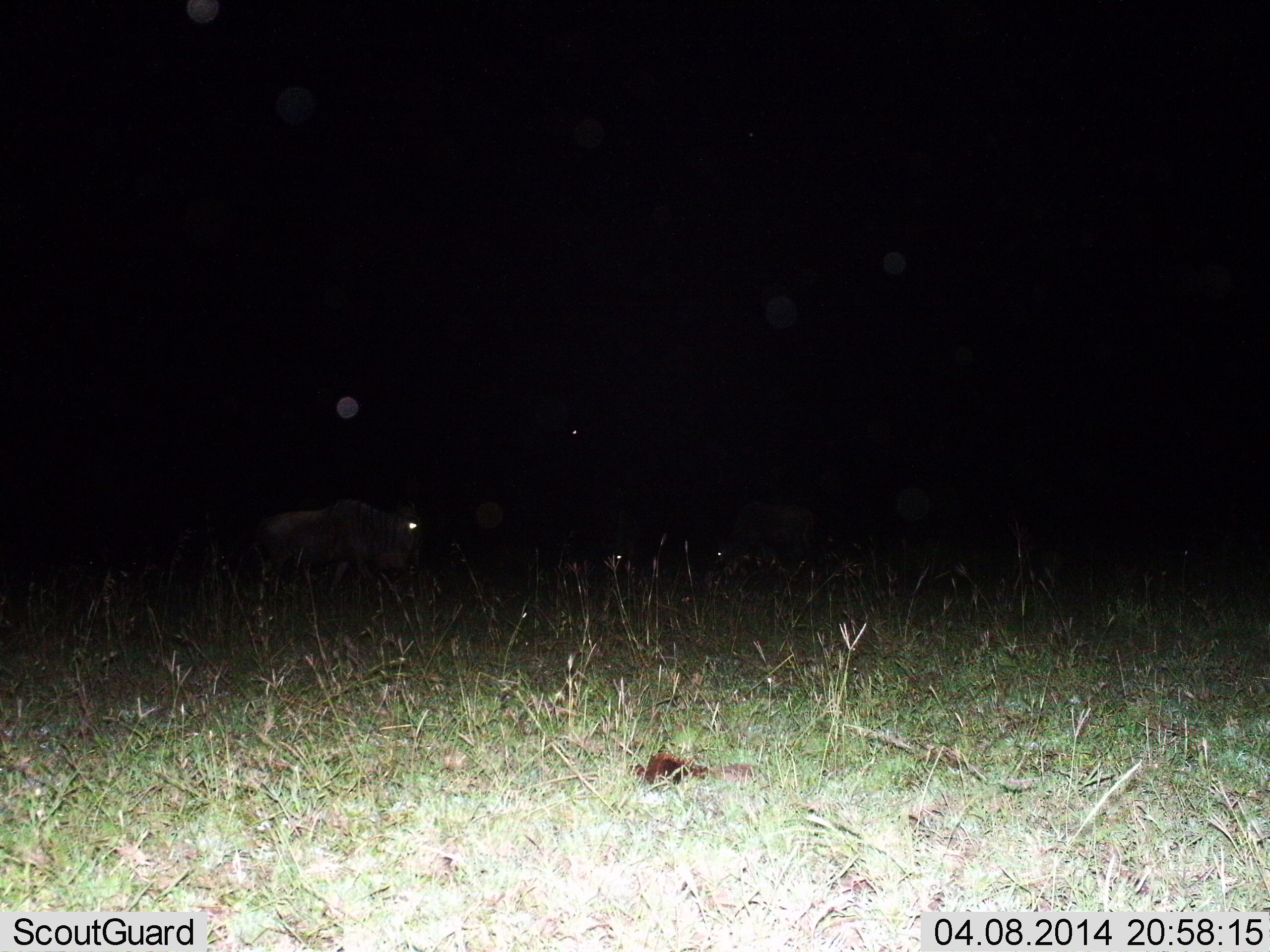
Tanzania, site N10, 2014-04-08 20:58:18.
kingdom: Animalia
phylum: Chordata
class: Mammalia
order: Artiodactyla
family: Bovidae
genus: Connochaetes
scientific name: Connochaetes taurinus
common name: blue wildebeest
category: wildebeest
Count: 2.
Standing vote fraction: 40%.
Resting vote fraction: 0%.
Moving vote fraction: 50%.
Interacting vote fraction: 0%.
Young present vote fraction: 0%.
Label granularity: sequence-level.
• • •
▶ [PROBLEM DESCRIPTION]: Each entry above should be copied word for word, with the images omitted.

▶ [OUTPUT OF THE EXERCISE]:
Tanzania, site N10, 2014-04-08 20:58:18.
kingdom: Animalia
phylum: Chordata
class: Mammalia
order: Artiodactyla
family: Bovidae
genus: Connochaetes
scientific name: Connochaetes taurinus
common name: blue wildebeest
category: wildebeest
Count: 2.
Standing vote fraction: 40%.
Resting vote fraction: 0%.
Moving vote fraction: 50%.
Interacting vote fraction: 0%.
Young present vote fraction: 0%.
Label granularity: sequence-level.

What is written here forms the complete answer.